Gutenachtgeschichten bleiben eigentlich der einzige heikle Punkt dieser Neuorientierung. Aber wie Jelinek mit ihrer ironischen Dekonstruktion der Märchen „Schneewittchen“ und „Dornröschen“ (Teil I und II der Dramolette) veranschaulicht, sind Prinzessinnen, die auf ihren Prinzen warten, um wachgeküsst zu werden, ohnehin out – out of order. Wer will schon ewig kindlich und gleichzeitig gebärfreudig sein, unantastbar im Medienzeitalter als Projektionsfläche männlichen Größenwahnsinns und weiblicher – salonfähiger – Naivität fungieren? Vielleicht all jene, die zu Princess Dianas mit einer überdimensionalen Fackel markiertem Unfallort pilgern. Denn immerhin tat diese Lichtgestalt Gutes für die Menschen, ließ sich zu karitativen Zwecken einsetzen. So wie Jackie (Kennedy) – als einzige von Jelineks Prinzessinnen nicht vom Landestheater gezeigt. Politische Frauen sind ja heutzutage auch ein heißes Thema, der Aufstieg von Hillary Clinton von der First Lady zur Präsidentschaftskandidatin neu aber nicht einzigartig. Nur „ihr Haar in betongeronnener Verkörperung von männlich/
weiblich (forsch kurz, aber mit Wellen) wie ein Schutzhelm um ihren Kopf“ (Alice Schwarzer) lässt eine Rückbesinnung auf das tertiäre Geschlechtsmerkmal, die Körpersprache, vermuten. Angela Merkel hat es ihr schließlich vorgemacht. Da die Verwandlung vom hässlichen Entlein in einen ablichtungswürdigen Schwan, das heißt vestimentäre Veränderungen vollzogen sind, darf sie nun aktiv – richtige – Politik machen. Das höchste Amt im Staat, das ist doch mal ein anderes Ziel als Zauberstab, Puderquaste und Diadem.

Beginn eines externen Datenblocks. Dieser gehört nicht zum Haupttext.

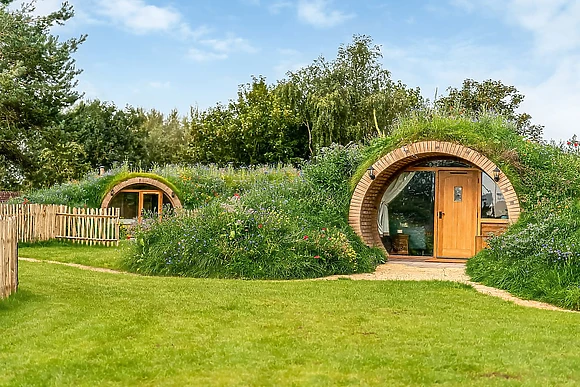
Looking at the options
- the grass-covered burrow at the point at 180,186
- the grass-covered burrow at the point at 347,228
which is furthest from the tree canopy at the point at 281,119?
the grass-covered burrow at the point at 347,228

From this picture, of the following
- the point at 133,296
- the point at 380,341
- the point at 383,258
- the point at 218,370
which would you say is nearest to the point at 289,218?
the point at 383,258

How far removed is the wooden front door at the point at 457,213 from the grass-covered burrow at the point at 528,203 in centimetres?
144

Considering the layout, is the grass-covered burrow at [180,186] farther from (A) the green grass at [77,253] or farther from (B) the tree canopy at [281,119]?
(B) the tree canopy at [281,119]

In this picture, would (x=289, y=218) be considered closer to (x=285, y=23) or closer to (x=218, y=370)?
(x=285, y=23)

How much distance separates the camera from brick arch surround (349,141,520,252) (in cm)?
1220

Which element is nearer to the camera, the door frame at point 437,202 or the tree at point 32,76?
the door frame at point 437,202

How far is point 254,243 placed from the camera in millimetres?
10656

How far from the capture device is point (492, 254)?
35.9 feet

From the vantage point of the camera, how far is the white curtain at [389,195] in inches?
567

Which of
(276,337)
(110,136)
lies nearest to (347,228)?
(276,337)

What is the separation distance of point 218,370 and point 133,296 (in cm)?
353

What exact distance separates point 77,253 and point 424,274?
25.5 ft

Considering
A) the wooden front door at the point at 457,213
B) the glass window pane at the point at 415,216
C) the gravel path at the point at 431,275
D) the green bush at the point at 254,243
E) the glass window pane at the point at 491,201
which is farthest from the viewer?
the glass window pane at the point at 415,216

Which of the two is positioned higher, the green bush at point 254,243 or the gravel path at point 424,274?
the green bush at point 254,243
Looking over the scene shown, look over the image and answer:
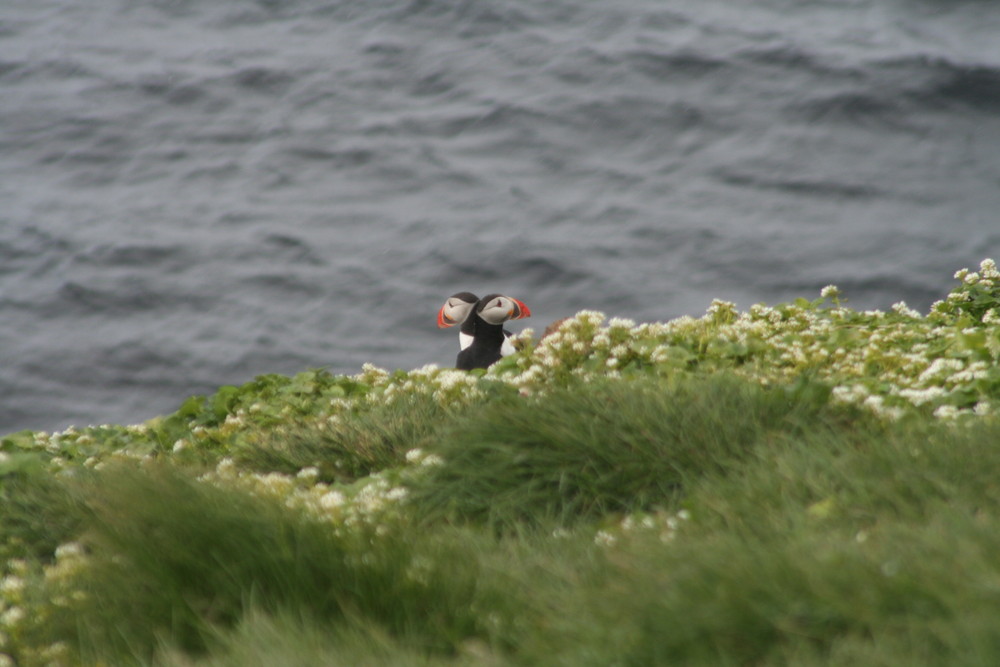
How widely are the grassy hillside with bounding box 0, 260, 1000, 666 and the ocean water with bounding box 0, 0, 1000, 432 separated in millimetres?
8637

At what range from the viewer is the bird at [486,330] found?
876 centimetres

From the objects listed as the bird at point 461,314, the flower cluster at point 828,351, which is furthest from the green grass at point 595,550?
the bird at point 461,314

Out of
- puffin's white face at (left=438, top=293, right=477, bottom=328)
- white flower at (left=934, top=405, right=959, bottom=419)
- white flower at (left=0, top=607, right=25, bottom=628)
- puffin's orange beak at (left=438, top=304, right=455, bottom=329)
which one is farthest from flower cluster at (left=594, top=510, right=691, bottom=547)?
puffin's orange beak at (left=438, top=304, right=455, bottom=329)

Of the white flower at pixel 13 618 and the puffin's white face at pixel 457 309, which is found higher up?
the puffin's white face at pixel 457 309

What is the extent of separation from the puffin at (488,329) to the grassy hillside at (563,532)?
2.59 m

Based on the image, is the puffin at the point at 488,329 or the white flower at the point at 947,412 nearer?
the white flower at the point at 947,412

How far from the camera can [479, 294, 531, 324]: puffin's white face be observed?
28.7 ft

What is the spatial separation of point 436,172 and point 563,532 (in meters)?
16.4

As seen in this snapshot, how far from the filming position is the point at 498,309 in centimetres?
871

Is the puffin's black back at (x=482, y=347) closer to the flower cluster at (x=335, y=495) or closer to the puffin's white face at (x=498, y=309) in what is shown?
the puffin's white face at (x=498, y=309)

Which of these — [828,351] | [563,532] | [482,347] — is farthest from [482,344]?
[563,532]

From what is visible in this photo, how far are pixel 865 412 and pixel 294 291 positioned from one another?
13.5 m

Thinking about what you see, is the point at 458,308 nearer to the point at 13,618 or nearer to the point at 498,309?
the point at 498,309

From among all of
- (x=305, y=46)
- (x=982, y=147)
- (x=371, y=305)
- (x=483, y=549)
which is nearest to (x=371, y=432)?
(x=483, y=549)
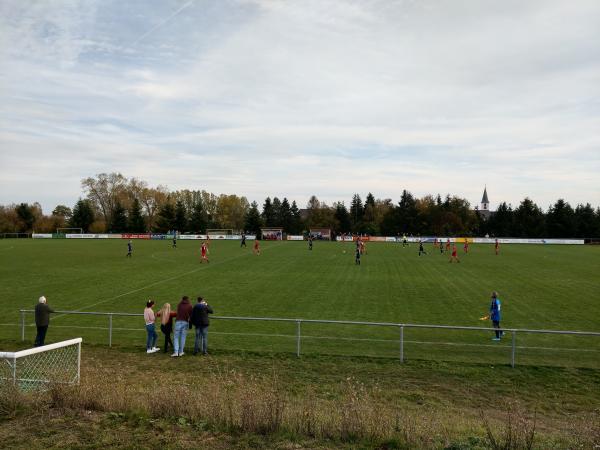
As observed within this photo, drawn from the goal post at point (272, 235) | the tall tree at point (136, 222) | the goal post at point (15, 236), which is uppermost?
the tall tree at point (136, 222)

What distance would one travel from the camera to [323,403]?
903 centimetres

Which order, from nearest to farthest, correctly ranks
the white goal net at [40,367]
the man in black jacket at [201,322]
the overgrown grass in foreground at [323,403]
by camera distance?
the overgrown grass in foreground at [323,403]
the white goal net at [40,367]
the man in black jacket at [201,322]

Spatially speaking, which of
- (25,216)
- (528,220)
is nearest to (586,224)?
(528,220)

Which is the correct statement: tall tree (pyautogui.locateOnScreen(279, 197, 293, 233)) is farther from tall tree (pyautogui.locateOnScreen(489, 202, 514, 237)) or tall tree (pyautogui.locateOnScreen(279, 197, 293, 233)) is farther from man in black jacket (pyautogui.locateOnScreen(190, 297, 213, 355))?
man in black jacket (pyautogui.locateOnScreen(190, 297, 213, 355))

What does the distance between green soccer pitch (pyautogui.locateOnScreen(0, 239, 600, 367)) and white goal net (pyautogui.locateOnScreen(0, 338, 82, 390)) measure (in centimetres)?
471

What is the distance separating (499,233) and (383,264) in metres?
71.4

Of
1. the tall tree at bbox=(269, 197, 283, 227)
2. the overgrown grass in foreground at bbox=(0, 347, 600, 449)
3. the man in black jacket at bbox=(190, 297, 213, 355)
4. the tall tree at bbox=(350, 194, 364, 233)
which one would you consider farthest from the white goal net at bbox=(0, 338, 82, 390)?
the tall tree at bbox=(350, 194, 364, 233)

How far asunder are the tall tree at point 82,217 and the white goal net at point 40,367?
10168 centimetres

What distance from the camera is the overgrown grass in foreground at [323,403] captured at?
253 inches

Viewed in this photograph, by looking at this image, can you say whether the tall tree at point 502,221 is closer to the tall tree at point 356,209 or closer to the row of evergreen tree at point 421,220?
the row of evergreen tree at point 421,220

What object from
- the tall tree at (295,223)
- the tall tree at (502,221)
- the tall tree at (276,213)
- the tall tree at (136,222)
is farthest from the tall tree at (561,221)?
the tall tree at (136,222)

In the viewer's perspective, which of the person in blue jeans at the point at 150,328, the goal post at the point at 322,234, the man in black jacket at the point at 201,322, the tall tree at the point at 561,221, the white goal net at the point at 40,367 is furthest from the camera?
the tall tree at the point at 561,221

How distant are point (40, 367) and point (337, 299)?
14211 mm

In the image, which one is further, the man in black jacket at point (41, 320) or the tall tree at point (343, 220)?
the tall tree at point (343, 220)
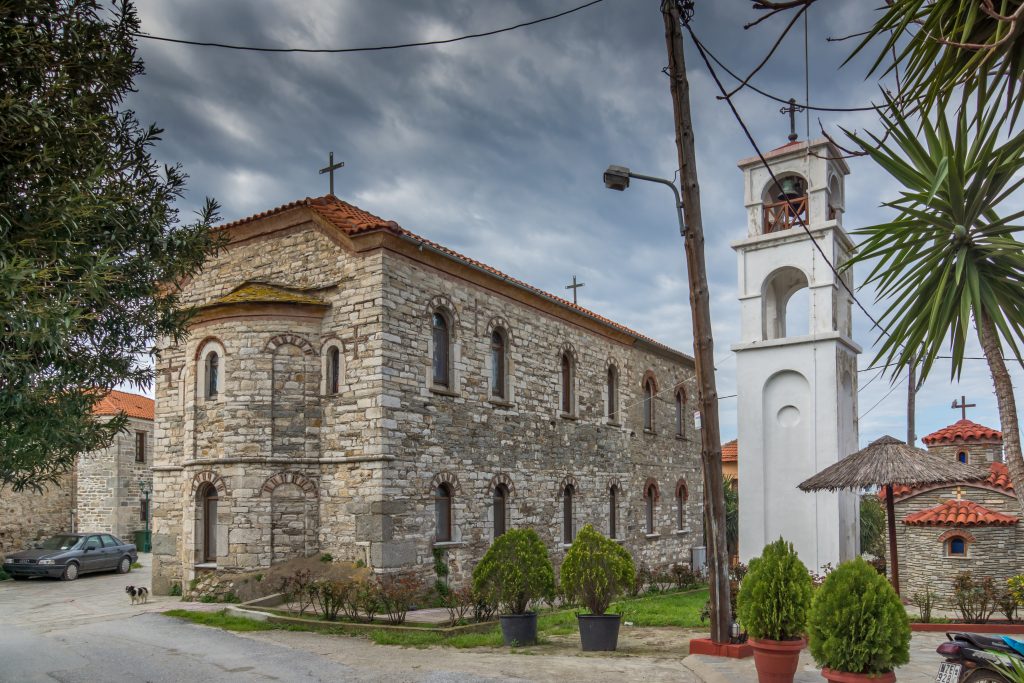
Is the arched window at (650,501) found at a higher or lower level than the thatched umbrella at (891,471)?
lower

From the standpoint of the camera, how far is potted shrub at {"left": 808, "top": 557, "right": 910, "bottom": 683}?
7.00 m

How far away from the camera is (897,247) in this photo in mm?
7730

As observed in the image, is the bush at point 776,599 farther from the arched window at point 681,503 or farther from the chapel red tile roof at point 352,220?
the arched window at point 681,503

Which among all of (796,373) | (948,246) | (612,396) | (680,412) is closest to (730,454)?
(680,412)

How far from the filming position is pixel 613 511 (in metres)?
23.3

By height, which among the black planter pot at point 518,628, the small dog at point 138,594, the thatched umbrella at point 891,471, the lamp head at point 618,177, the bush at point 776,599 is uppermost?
the lamp head at point 618,177

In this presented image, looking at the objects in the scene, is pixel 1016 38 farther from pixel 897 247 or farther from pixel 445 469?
pixel 445 469

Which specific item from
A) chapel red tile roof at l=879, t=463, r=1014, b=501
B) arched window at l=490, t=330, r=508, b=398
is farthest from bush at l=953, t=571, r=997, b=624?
arched window at l=490, t=330, r=508, b=398

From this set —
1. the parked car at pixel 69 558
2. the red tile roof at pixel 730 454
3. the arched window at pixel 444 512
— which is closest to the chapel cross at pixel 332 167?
the arched window at pixel 444 512

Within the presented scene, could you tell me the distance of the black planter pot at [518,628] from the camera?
37.2 feet

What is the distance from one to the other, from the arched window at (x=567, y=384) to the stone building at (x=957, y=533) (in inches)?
321

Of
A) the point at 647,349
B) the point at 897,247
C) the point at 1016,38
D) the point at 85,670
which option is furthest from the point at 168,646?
the point at 647,349

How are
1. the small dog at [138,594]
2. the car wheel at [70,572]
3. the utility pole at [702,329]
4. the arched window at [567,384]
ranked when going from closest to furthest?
the utility pole at [702,329], the small dog at [138,594], the arched window at [567,384], the car wheel at [70,572]

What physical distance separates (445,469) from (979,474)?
31.5ft
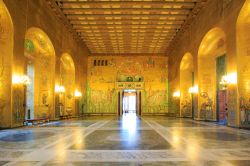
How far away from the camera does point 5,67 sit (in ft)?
35.3

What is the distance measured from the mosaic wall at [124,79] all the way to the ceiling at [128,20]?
3.32 m

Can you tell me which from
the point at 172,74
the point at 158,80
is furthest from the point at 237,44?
the point at 158,80

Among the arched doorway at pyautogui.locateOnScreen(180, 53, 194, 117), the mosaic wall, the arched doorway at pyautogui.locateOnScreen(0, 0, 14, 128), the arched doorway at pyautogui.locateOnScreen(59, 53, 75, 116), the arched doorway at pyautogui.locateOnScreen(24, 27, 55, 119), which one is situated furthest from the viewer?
the mosaic wall

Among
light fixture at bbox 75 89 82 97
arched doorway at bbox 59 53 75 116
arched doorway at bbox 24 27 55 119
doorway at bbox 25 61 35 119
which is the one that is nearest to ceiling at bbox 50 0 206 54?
arched doorway at bbox 59 53 75 116

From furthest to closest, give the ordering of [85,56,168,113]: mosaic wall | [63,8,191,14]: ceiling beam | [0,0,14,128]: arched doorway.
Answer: [85,56,168,113]: mosaic wall
[63,8,191,14]: ceiling beam
[0,0,14,128]: arched doorway

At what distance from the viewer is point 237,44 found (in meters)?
10.8

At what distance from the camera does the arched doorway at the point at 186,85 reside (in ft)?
65.7

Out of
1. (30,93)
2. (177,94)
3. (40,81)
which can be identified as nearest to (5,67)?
(40,81)

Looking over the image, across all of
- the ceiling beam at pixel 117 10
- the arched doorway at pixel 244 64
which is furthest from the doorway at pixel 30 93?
the arched doorway at pixel 244 64

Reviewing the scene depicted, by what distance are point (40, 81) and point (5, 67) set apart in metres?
5.68

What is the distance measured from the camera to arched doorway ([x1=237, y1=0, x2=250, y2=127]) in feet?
34.4

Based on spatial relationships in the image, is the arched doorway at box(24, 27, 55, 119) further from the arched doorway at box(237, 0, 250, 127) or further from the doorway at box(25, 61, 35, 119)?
the arched doorway at box(237, 0, 250, 127)

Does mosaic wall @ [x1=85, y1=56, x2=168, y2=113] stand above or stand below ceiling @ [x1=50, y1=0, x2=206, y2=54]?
below

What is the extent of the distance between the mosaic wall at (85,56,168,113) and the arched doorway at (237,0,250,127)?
15.5m
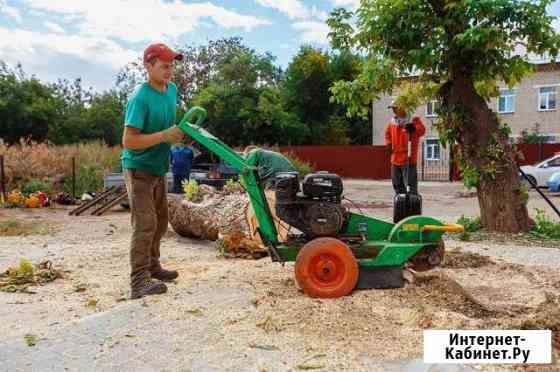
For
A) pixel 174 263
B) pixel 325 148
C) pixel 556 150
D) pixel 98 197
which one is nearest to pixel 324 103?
pixel 325 148

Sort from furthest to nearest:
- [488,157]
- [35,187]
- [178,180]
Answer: [35,187], [178,180], [488,157]

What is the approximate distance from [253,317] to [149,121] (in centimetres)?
193

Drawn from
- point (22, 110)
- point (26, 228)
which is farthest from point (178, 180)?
point (22, 110)

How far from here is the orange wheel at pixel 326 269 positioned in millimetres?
4738

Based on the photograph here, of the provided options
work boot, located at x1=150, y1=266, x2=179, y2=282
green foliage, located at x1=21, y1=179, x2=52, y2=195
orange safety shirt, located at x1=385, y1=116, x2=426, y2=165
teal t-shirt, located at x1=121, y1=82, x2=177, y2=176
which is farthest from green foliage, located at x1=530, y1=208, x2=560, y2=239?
green foliage, located at x1=21, y1=179, x2=52, y2=195

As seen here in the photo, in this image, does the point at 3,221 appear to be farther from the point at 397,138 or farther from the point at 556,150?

Was machen nun aber diejenigen Frauen, für die die Möglichkeit eines Präsidentenamtes eine noch viel größere Utopie darstellt als der strassbesetzte Thron? Eine subversive Lesart des Aufeinanderprallens von Prinzessinnenträumen und sozialer Realität hat Fernando León de Aranoa mit seinem Film „Princesas“ auf Zelluloid gebannt. „Du willst dich nicht bezahlen lassen?“ versteht Caye die Welt nicht mehr. „Nein, heute Abend sind wir Prinzessinnen“. Zulema und Caye sind zurzeit ins unseren Kinos zu sehen.